─── Document section

European Union increases support for the anti-personnel mine ban convention calls on those using landmines to cease their use

Report
from Anti-Personnel Mine Ban Convention
Published on 20 Dec 2017

Vienna, Brussels, Geneva – The European Union (EU) has announced additional support to help countries implement their obligations under the Anti-Personnel Mine Ban Convention which bans the use, production, transfer and stockpiling of these weapons.

The EU reaffirmed its strong support for the Convention during the Sixteenth Meeting of the States Parties of the Convention taking place in Vienna. Over 400 representatives of government, international and non-governmental organisations are meeting at UN Vienna to address the implementation of the landmark disarmament and humanitarian treaty signed this December 20 years ago.

“The EU condemns the use of anti-personnel mines by any actor, whether States or non-state actors. We also appeal to all States not party to the Convention and non-state actors to stop manufacturing, trading and using these weapons,” said Jacek Bylica, the EU’s Special Envoy for Disarmament and Non-proliferation during the meeting. “Particularly worrying is the use of improvised anti-personnel mines in the context of urban warfare, specifically aimed at terrorising civilians and hindering the return of internally displaced persons and refugees. This is a key driver in forcing people to leave their homes and a major factor behind the current refugee crisis,” added Jacek Bylica.

──────
─── Provided material

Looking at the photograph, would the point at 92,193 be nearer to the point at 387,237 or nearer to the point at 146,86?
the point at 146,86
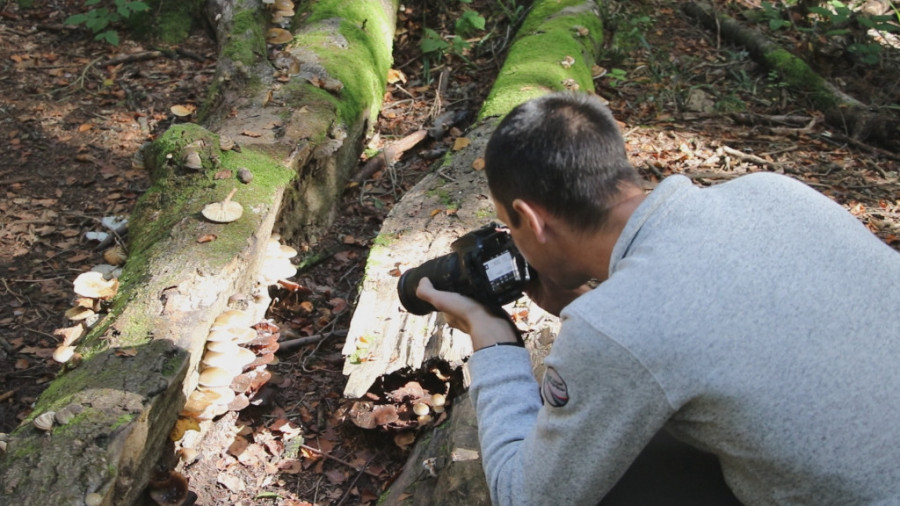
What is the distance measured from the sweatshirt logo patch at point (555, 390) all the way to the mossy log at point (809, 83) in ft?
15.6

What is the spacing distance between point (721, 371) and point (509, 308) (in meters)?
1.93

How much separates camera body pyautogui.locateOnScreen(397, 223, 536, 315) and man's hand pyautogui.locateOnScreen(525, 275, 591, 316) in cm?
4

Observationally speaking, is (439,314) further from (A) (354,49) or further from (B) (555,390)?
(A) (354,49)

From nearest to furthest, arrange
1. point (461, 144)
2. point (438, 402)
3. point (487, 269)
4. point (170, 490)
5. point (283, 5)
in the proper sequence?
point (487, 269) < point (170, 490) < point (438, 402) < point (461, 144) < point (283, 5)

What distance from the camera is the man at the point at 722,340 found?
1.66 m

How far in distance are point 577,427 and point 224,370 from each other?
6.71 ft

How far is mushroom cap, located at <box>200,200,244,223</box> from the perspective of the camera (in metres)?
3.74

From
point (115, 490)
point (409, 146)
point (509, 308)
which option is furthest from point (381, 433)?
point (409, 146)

──────
─── Provided material

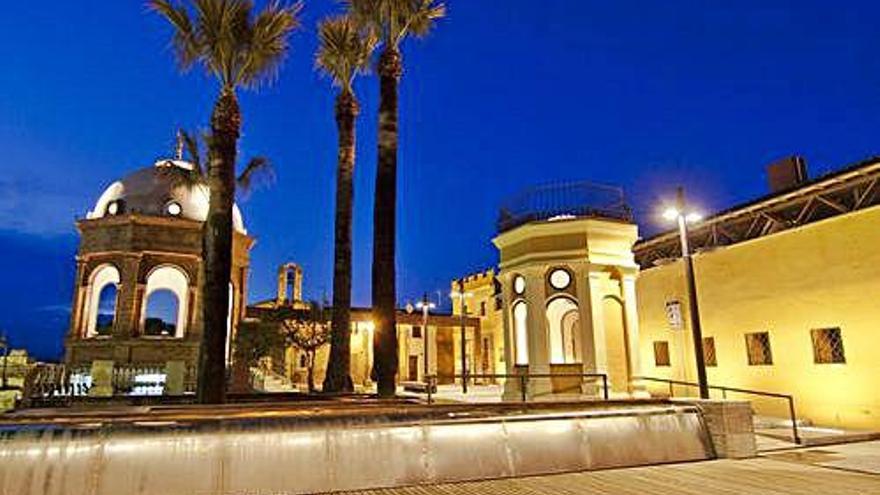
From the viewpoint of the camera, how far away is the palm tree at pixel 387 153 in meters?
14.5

──────

## Task requirements
A – According to the report on EU support for the mine ban convention, how many representatives are meeting at UN Vienna?
B – Write what comes next in the report on EU support for the mine ban convention, picking up after its final sentence.
The entries can be set aside, since nothing here draws on them.

## Results of the exercise
A – Over 400 representatives of government, international and non-governmental organisations.

B –
“The use of improvised anti-personnel mines has created new large-scale contamination in Iraq, a State Party to the Convention, and Libya and Syria, which have not yet joined. The use of these improvised mines has resulted in a reversal of the downward trend in the number of global mine casualties for the second year in a row since the entry into force of the Convention. The new threats must be addressed with determination, without distracting attention from the vast areas across the world that remain inaccessible due to legacy mine contamination,” said the EU Envoy, meaning countries like Angola, Cambodia and Zimbabwe which are still suffering the effects of landmines planted decades ago.

“Their impact continues to disproportionately affect rural communities, usually some of the poorest, as well as minorities and marginalised groups. They should not be forgotten. In light of these developments, it is necessary to reaffirm our commitment with regard to international cooperation and assistance, as the obligation to rid the world of anti-personnel mines is a collective effort by all States Parties.”

European Union financial assistance to mine action

The EU and its Member States are one of the world’s largest donors for humanitarian mine action. EU assistance includes mine clearance, risk education, victim assistance, stockpile destruction, and benefits nearly all heavily affected countries, including Chad, Colombia, Croatia, Iraq, Lao PDR, Lebanon, Libya, Myanmar, Syria and Ukraine.

In the 2012-2016 period the EU through its institutions and Member States, committed over €600 million to address the threat of mines and explosive remnants of war in conflict-affected countries.

Some States Parties to the Convention however, need additional capacity-building support to identify and overcome remaining challenges if they are to fulfil their ambition of a mine-free world by 2025.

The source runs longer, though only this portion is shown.